* _Records from a dataset_
##########
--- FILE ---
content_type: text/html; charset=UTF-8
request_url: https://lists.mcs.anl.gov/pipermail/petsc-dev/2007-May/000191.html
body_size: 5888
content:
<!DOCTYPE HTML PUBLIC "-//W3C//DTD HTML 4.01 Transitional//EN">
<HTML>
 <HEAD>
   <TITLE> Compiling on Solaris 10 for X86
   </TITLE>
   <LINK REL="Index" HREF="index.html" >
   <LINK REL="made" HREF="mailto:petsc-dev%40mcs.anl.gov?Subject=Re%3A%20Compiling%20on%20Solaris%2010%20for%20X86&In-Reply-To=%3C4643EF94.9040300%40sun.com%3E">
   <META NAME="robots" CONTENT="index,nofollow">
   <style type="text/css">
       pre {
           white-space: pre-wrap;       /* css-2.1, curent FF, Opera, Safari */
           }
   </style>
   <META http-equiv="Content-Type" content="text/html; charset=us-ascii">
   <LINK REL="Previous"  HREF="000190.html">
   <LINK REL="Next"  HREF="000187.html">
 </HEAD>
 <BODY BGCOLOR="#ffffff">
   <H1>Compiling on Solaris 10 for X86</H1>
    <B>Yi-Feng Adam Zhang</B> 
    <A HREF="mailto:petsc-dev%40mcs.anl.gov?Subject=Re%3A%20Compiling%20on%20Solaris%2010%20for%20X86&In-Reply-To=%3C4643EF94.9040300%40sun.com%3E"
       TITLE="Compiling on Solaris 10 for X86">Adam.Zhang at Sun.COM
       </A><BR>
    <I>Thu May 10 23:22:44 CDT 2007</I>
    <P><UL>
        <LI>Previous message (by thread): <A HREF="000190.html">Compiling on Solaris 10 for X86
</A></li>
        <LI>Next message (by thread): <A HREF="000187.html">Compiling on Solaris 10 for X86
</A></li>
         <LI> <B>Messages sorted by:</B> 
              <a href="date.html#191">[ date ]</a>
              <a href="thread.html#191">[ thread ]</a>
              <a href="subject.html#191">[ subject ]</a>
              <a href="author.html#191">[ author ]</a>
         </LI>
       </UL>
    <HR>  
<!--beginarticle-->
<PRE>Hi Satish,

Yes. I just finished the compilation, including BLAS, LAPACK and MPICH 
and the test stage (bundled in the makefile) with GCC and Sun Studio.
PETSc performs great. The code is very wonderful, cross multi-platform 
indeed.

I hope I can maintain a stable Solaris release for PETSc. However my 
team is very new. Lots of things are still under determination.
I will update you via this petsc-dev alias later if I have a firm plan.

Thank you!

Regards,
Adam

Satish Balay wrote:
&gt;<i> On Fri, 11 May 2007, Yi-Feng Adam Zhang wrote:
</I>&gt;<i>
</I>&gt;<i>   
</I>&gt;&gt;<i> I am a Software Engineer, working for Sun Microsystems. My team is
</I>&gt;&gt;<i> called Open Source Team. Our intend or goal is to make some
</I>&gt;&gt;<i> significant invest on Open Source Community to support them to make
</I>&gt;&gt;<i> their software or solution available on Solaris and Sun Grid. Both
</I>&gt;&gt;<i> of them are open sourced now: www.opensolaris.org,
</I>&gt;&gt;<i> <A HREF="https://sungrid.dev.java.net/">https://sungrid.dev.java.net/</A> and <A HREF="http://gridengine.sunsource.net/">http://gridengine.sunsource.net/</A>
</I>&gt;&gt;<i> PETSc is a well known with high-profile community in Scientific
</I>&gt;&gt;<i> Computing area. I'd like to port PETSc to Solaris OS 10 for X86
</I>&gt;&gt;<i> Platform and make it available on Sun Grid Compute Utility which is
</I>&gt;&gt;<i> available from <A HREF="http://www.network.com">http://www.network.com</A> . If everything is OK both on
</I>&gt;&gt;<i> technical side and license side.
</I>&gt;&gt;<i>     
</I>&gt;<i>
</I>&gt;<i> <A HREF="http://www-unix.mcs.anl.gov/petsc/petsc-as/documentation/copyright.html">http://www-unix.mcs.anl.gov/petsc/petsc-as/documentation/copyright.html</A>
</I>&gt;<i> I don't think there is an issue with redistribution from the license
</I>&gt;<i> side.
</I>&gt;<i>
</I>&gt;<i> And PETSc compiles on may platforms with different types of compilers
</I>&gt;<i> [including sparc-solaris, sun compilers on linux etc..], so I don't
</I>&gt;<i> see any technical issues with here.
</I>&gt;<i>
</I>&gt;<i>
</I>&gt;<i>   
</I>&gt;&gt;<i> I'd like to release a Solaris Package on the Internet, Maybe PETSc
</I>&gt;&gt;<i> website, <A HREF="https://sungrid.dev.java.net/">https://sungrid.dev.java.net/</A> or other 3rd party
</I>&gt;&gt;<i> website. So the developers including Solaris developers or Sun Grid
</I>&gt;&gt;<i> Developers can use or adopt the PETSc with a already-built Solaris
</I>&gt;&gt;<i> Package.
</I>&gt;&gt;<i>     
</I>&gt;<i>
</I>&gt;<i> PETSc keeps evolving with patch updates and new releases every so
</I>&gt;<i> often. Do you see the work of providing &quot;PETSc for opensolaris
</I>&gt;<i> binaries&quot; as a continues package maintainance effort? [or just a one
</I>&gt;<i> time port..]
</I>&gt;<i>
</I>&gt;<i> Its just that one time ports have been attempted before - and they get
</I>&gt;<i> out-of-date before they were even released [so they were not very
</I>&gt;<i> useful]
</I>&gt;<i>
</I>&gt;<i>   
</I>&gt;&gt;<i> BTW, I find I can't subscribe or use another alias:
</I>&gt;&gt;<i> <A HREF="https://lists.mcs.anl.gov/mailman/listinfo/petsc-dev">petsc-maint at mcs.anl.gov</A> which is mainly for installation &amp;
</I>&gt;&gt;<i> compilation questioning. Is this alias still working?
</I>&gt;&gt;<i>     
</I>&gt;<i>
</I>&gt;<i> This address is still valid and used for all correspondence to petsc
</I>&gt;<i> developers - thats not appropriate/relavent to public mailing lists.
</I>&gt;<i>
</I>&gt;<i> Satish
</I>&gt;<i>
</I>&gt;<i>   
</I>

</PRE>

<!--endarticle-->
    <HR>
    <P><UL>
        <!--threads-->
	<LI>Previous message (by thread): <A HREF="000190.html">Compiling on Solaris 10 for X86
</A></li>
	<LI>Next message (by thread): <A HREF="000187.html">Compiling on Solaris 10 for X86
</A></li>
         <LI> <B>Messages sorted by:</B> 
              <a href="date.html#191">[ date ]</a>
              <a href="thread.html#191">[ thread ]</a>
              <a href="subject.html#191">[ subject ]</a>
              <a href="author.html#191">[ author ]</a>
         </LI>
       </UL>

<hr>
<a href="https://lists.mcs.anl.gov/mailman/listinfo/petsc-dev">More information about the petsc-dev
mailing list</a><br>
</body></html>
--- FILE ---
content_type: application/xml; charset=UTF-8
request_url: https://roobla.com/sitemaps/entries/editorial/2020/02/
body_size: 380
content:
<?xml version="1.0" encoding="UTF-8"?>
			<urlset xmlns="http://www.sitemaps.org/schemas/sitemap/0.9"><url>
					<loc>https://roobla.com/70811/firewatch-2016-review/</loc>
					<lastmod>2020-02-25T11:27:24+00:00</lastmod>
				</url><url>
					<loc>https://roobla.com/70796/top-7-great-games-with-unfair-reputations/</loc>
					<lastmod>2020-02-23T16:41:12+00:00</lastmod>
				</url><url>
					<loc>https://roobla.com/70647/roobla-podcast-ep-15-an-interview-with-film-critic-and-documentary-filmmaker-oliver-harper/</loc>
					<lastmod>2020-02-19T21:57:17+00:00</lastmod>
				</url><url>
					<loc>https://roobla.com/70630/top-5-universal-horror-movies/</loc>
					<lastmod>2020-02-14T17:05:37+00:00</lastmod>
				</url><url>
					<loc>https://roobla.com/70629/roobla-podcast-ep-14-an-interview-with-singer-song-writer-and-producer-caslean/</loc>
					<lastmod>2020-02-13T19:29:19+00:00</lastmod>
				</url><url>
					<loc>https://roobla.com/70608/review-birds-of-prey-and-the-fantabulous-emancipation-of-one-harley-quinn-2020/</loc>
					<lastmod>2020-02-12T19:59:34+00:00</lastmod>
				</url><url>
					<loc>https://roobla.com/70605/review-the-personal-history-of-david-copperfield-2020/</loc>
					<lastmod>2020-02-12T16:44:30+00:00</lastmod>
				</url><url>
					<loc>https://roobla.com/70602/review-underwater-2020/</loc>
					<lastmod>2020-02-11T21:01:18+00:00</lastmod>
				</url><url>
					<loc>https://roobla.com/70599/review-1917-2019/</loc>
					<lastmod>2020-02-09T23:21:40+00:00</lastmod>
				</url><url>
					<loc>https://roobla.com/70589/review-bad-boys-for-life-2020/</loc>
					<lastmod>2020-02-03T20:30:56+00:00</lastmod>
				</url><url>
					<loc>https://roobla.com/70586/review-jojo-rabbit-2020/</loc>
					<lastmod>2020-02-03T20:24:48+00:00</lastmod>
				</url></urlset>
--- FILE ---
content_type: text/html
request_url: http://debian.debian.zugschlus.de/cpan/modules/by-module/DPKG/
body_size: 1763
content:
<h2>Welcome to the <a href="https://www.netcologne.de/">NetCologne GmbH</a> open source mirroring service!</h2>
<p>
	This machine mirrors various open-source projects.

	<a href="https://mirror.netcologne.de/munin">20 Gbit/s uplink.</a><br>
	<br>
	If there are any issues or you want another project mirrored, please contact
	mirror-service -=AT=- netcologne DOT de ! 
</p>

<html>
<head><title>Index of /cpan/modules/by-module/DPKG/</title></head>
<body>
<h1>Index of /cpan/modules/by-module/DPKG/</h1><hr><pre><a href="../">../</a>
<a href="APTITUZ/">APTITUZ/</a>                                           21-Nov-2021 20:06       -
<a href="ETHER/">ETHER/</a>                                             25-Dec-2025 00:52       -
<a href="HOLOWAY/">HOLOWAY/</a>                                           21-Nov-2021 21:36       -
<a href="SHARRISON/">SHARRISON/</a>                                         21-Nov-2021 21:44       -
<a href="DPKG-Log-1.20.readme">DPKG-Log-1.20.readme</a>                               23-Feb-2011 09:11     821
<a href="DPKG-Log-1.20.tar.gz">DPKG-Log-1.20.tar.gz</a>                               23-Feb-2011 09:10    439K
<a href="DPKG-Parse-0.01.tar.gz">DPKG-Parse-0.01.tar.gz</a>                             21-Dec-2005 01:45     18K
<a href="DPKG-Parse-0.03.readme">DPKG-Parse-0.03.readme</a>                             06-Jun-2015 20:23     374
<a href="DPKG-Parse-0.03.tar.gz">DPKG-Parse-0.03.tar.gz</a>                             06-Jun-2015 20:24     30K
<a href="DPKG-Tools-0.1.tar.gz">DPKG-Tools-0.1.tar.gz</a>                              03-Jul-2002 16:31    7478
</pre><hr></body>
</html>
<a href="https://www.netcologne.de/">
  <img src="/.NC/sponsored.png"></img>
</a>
##########
The expected answer is a copy of every line in the entries that holds the word "issues".

</I>&gt;<i> see any technical issues with here.
	If there are any issues or you want another project mirrored, please contact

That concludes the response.